Comments and Suggestions for Authors

This is a very interesting and rigorously explained essay on the role of nonlinearity (non-equilibrium) in information transmission shedding light on the strict link between irreversibility and information transfer. The Markov formalism is crucial to understand what is going on and, even from an intuitive point of view, the symmetry breaking character of any relevant information transfer is clear. The authors limit themselves to a purely mathematical-theoretical approach referring to further work for real examples. I think the the readers should benefit (even in the present work) from the presentation of some sketchy examples and/or to the reference to some physical counterparts of the model. It is worth noting the correspondence with the stochastic resonance phenomena that were demonstrated to enhance the efficiency of signal recognition in some neural systems (see for example: Hänggi, P. (2002). Stochastic resonance in biology how noise can enhance detection of weak signals and help improve biological information processing. ChemPhysChem, 3(3), 285-290.).

 

Author Response

Dear Reviewer,

 

Thank you again for your insightful and positive review of our manuscript. We appreciate your comments on the importance of the Markov formalism and the clarity of the explanation regarding the link between irreversibility and information transfer.

 

We particularly valued your suggestion to include a real-world example or reference to a physical counterpart of the model. We believe this addition strengthens the manuscript and improves its accessibility to a broader readership.

 

Following your recommendation, we have incorporated a new case study that utilizes a simple physical model with binary information measurement. This model serves as a fundamental example of information transmission and allows for clear interpretation of its elements.
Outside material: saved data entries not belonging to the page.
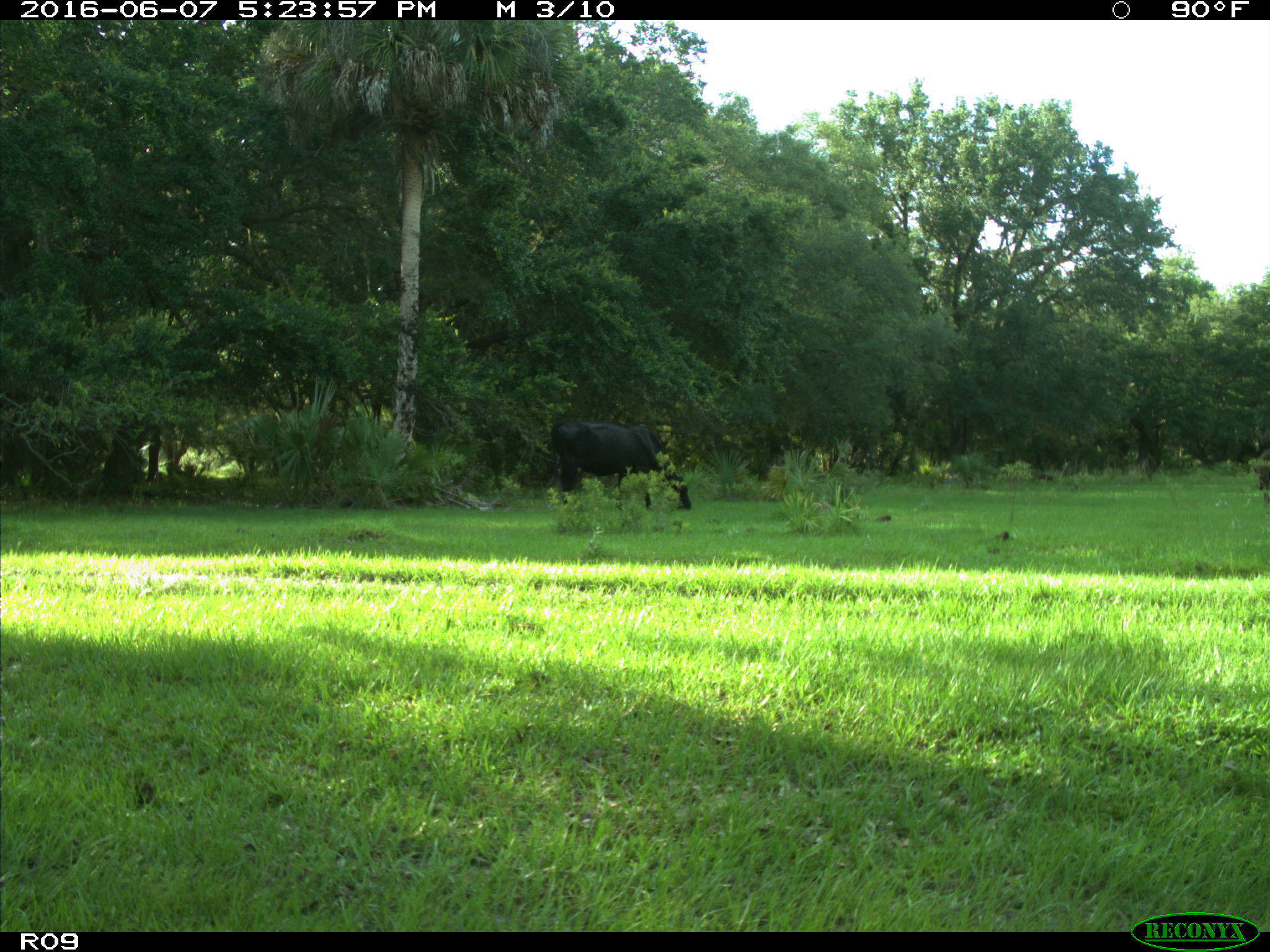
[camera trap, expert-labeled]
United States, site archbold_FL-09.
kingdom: Animalia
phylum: Chordata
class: Mammalia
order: Artiodactyla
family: Bovidae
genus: Bos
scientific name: Bos taurus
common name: domestic cow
In the revised manuscript, we detail this case study, which includes: 1) An object existing in two states (s = 0 or s = 1) representing the information source. 2) A measurement device situated within a confined area with a defined potential landscape. 3) The potential landscape featuring two wells with positions dependent on the object's state. 4) The device's position (x) within the area signifying the measurement outcome or received symbol. 5) The equilibrium distribution of the device's position within the potential landscape, influenced by a specific environmental temperature, determines the transmission probabilities for this model. 6) In sequential measurements, the equilibrium distribution of the device dynamically changes due to corresponding switches in the potential profile. This dynamic behavior reflects the nonequilibrium nature of information measurement and transmission in this model.

We believe this would be a valuable addition to the manuscript and have incorporated a brief discussion of stochastic resonance as a relevant physical example.
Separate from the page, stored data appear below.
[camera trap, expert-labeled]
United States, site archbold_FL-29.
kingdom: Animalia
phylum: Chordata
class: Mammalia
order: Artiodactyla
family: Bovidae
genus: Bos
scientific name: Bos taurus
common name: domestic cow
Specifically, we have cited the article you recommended:

 

Hänggi, P. (2002). Stochastic resonance in biology: How noise can enhance detection of weak signals and help improve biological information processing. ChemPhysChem, 3(3), 285-290.

Thank you again for your insightful review. We look forward to your further feedback.

Round 2

Reviewer 2 Report

Comments and Suggestions for Authors

The authors have addressed all the raised concerns and it can be published as is.